There’s a new command --clean @eugr added recently. You can use docker builder prune from time to time.
I haven’t pushed it to GitHub yet - will push alongside other changes later today. I wouldn’t recommend deleting ~/.cache/huggingface unless you want to re-download all models again. To purge unused stuff from HF cache directories you can use uvx hf cache prune.
Hey i’ve done tests today (gpt-oss-120b, single spark) and my results are around +20% better than best on sparkarena, i don’t know why, maybe sth got updated in the meantime:
The command:
sparkrun benchmark ./gpt-oss-120b-vllm.yaml --skip-run --hosts localhost --profile spark-arena-v1
The yaml file is:
recipe_version: ‘1’
name: OpenAI GPT-OSS 120B Solo
description: vLLM serving openai/gpt-oss-120b with MXFP4 quantization and FlashInfer
model: openai/gpt-oss-120b
runtime: vllm
container: sparkarena/spark-vllm-docker:mxfp4
defaults:
port: 8000
host: 0.0.0.0
gpu_memory_utilization: 0.7
max_num_batched_tokens: 8192
env:
VLLM_USE_FLASHINFER_MOE_MXFP4_MXFP8: ‘1’
command: |
vllm serve openai/gpt-oss-120b
–enable-auto-tool-choice
–tool-call-parser openai
–reasoning-parser openai_gptoss
–enable-auto-tool-choice
–gpu-memory-utilization {gpu_memory_utilization}
–enable-prefix-caching
–load-format fastsafetensors
–quantization mxfp4
–mxfp4-backend CUTLASS
–mxfp4-layers moe,qkv,o,lm_head
–attention-backend FLASHINFER
–kv-cache-dtype fp8
–max-num-batched-tokens {max_num_batched_tokens}
–host {host}
–port {port}
The results:
profilfromsparkarena__benchmark_gpt-oss-120b-vllm_spark-arena-v1_tp1.zip (8.0 KB)
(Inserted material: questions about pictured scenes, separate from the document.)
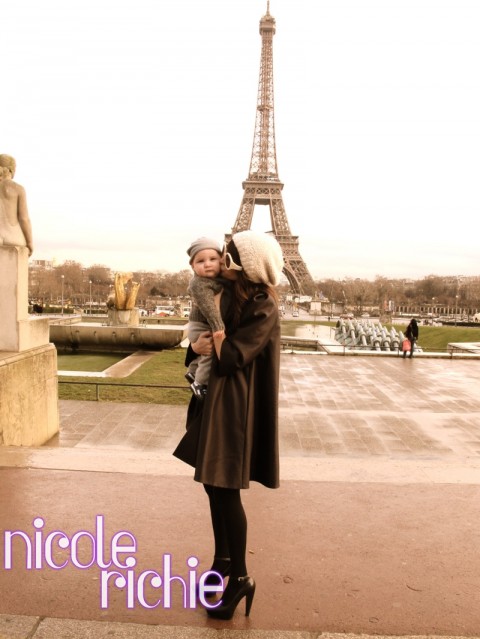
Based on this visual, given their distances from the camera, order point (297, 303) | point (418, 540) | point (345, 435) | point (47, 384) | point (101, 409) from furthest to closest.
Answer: point (297, 303) → point (101, 409) → point (345, 435) → point (47, 384) → point (418, 540)

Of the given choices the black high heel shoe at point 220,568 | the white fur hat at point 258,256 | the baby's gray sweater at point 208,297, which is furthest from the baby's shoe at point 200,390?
the black high heel shoe at point 220,568

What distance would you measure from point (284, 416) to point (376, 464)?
178 inches

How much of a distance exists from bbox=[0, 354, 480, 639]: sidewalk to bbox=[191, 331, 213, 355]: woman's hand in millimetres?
1240

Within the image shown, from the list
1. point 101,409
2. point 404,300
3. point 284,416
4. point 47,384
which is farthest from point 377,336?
point 404,300

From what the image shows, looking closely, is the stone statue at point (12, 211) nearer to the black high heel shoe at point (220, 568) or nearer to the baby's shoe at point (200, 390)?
the baby's shoe at point (200, 390)

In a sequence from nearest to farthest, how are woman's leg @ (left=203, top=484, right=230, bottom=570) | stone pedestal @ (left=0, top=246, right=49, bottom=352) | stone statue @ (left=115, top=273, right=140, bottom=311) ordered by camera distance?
woman's leg @ (left=203, top=484, right=230, bottom=570) → stone pedestal @ (left=0, top=246, right=49, bottom=352) → stone statue @ (left=115, top=273, right=140, bottom=311)

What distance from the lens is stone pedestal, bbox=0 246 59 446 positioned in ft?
18.7

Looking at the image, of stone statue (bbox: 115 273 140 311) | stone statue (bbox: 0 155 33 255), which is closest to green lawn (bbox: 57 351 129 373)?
stone statue (bbox: 115 273 140 311)

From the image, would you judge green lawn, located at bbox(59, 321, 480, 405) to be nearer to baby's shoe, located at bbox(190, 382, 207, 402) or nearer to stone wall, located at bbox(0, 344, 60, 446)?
stone wall, located at bbox(0, 344, 60, 446)

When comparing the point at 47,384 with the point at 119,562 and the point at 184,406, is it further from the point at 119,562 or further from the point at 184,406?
the point at 119,562

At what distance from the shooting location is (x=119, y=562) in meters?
3.02

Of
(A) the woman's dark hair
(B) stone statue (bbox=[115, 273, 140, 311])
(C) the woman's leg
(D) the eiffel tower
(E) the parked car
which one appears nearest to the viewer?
(A) the woman's dark hair

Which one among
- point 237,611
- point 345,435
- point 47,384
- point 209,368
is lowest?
point 345,435

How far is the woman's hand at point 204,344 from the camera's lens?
2562 millimetres
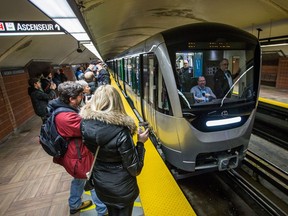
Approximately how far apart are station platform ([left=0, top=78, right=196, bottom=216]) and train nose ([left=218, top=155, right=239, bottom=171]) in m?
0.83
Hello, i tried to find probably more appropriate topic about general spark-vllm-docker.discussion. Probably i missed. Anyway - as i understood (from the Dockerfile.mxfp4 in the repo) the feature is not compatible with tf5 .
I am wondering, as the recent vllm version are now using transformers 5 what is the difference when building with --tf5 flag (checked the regular one - still there was transformer 5 inside)
Also, as i understood mxfp4 actually depends on cutlass, flashinfer and their usage in vllm codebase , which prevent it to be “patched” in the recent vllm versions
Probably this is somehow connected with the mxfp4 issues?